= EXCERPTED PASSAGE =
________________________________________

# Uber New York Data Analysis

## Importing Libraries

In [None]:
import pandas as pd
import seaborn as sns
import numpy as np
import matplotlib.pyplot as plt
import os   

## Collecting Data for Analysis

In [None]:
files=os.listdir(r'C:\Users\vikra\Desktop\Data Science and Machine Learning\Uber New York Data Analysis')[-8:-1]
files

In [None]:
files.remove('uber-raw-data-janjune-15.csv')
files

In [None]:
path=r'C:\Users\vikra\Desktop\Data Science and Machine Learning\Uber New York Data Analysis'

#blank dataframe
final=pd.DataFrame()

for file in files:
    df=pd.read_csv(path+"/"+file,encoding='utf-8')
    final=pd.concat([df,final])

In [None]:
final.head()

In [None]:
final.shape

## Data Preparation for Analysis

In [None]:
df = final.copy()

In [None]:
df.head()

________________________________________

= WRITTEN TASKS =
A. Answer these about the Uber New York notebook:
(i) Which file name is removed from the list of files?
(ii) What encoding is given when each file is read?
(iii) Under what alias is numpy imported?
B. Rewrite the Uber New York notebook from "#blank dataframe" through "final.head()", inclusive, changing "final" to "combined".
C. List every module imported in the Uber New York notebook.
The items that follow are separate material, apart from the Uber New York notebook.

= SUPPLIED DATA =
________________________________________

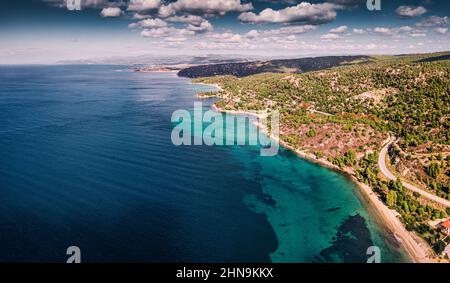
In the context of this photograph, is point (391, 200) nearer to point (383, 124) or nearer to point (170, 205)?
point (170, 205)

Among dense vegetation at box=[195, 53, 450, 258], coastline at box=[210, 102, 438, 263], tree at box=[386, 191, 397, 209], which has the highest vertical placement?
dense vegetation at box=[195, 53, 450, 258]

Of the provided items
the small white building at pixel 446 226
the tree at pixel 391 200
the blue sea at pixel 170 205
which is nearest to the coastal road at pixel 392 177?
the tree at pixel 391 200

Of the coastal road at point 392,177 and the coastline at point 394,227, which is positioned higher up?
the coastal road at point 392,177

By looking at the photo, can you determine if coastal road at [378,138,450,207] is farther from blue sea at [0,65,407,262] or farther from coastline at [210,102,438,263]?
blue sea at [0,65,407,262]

________________________________________

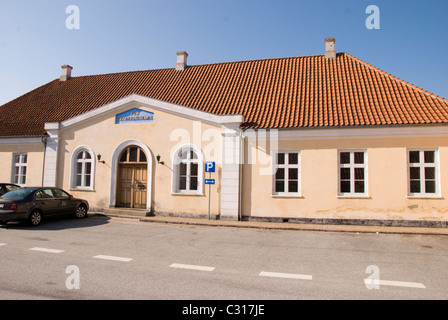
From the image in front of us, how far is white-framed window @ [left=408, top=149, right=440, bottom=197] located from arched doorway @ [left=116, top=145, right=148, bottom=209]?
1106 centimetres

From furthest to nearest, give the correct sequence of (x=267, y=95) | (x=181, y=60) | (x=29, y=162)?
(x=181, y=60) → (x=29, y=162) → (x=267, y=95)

________________________________________

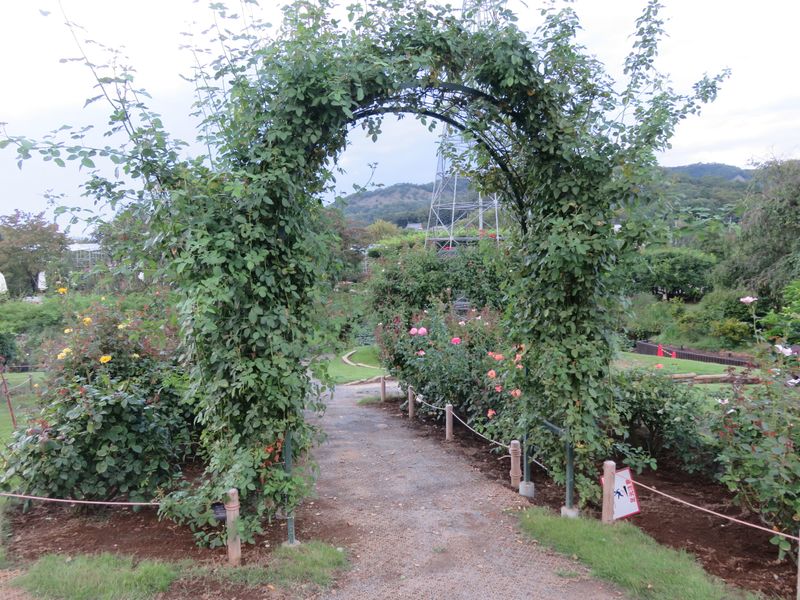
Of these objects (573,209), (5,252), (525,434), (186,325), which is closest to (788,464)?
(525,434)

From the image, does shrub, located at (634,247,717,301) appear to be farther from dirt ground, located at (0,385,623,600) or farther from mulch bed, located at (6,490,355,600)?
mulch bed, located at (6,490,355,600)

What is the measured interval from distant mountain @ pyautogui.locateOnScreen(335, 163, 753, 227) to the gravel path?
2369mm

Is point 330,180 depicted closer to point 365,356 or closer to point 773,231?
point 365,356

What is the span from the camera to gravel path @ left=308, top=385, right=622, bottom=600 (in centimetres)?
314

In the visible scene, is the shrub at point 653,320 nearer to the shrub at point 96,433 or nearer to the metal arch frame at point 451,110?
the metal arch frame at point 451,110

________________________________________

= SET OF ANSWERS =
A.
(i) uber-raw-data-janjune-15.csv
(ii) utf-8
(iii) np

B.
#blank dataframe
combined=pd.DataFrame()

for file in files:
    df=pd.read_csv(path+"/"+file,encoding='utf-8')
    combined=pd.concat([df,combined])

In [None]:
combined.head()

C.
pandas
seaborn
numpy
matplotlib.pyplot
os